England has gone as far to completely ban all types of guns under Amendment No. 2 of the Firearms Act 1997 established in response to the Dunblane Massacre, where the gunman, a disgruntled, former Scout master, killed 16 children and one adult in the worst mass shooting in British history.
The Firearms Act is notable for both its severity and results. The law is so stringent that Olympic shooters for the English team have to train outside the country so as to be ready to compete. Yet since this law was implemented in the United Kingdom, violent crime rates have significantly dropped off from their pre-Dunblane levels. According to the Washington Post, the entire United Kingdom saw 50 shooting deaths in 2006, a figure particularly shocking when compared to the 137 shooting deaths in Washington D.C. that same year.
Still, many people on both sides of the gun control debate, believe that the United States and England, despite their historical connection, are not comparable with regards to gun laws.
“England actually has a long history of gun control,” said Prof. Robert Spitzer, political science, SUNY Cortland, and prominent gun control advocate, “[but] guns were never truly prominent there.”
Kopel attributed the difference to England’s smaller, more detached parliamentary government. He said, “If you have a majority in parliament, it’s not hard to get a gun ban passed if you only need to convince 12 people.”

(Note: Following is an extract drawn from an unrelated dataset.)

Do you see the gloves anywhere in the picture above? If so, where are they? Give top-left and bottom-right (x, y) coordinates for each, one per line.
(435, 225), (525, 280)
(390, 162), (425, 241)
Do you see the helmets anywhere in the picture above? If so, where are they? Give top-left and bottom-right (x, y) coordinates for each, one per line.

He also added that the ban had not prevented the presence of guns in the United Kingdom.
“English oppressive gun laws have led to a thriving black market,” he said. “Police refer to [English city] Manchester as ‘Gunchester.’”
Both Kopel and Spitzer believe that a “frontier tradition,” a reference to the westward expansion into new frontiers with little law and regulation that designated the gun as the symbol of safety and security, significantly shaped American gun culture.
“America has a frontier tradition that England never had,” Spitzer said. He added that the modern stance on gun control was a “reflection of a general cultural tradition of individualism and the frontier tradition, which includes guns.”
However, Spitzer noted that the frontier tradition did not rationalize the gun control of the United States. He explained that other countries with similar traditions have radically different views on gun control and its correlation to gun violence.
“Canada and Australia both had frontier traditions,” he said. “But they both have much stricter gun laws. They are nations that are similar to the U.S., but have fewer gun problems.”
Currently, Canada’s gun control policy prohibits fully automatic military assault weapons, short-barreled shotguns and semi-automatic weapons that can be converted into automatic weapons. Additionally, it bans weapons that are not appropriate for hunting and target shooting.
Under the Firearms Act that was passed in 1995, those wishing to possess guns had to register all firearms by 2003 and enter them a national information system. The Act also requires strict license screening and continuous eligibility checks.
It seems Canada’s strict regulation of gun control has worked. The murder rate by firearms is five times higher in the U.S. than in Canada. The rate of homicides involving handguns in the U.S. is seven times higher in Canada.
However, Kopel believes that this is not enough evidence to adopt a similar policy to that of Canada or England. He attributes the higher rate of murders and violent crime in the U.S. to other factors such as differences in population make up and sheer size.
“The U.S. is much larger than Canada [in population], so the differences are less stark,” he said.
Spitzer explained, “Overall gun ownership is not correlated to gun violence. The ability of criminals to get guns is related to supply in an economic sense. If supplies are down, then less people will have guns.”
Some foreign countries do still have gun problems. The last major international school shooting occurred last November in Finland when 18-year-old Pekka Eric Auvinen shot and killed eight people. Finland has the third highest rate of civilians who own firearms per capita after the U.S. and Yemen.
Spitzer also noted that states with stricter gun laws tended to have lower crime rates.
“There are a lot of factors at play,” he said.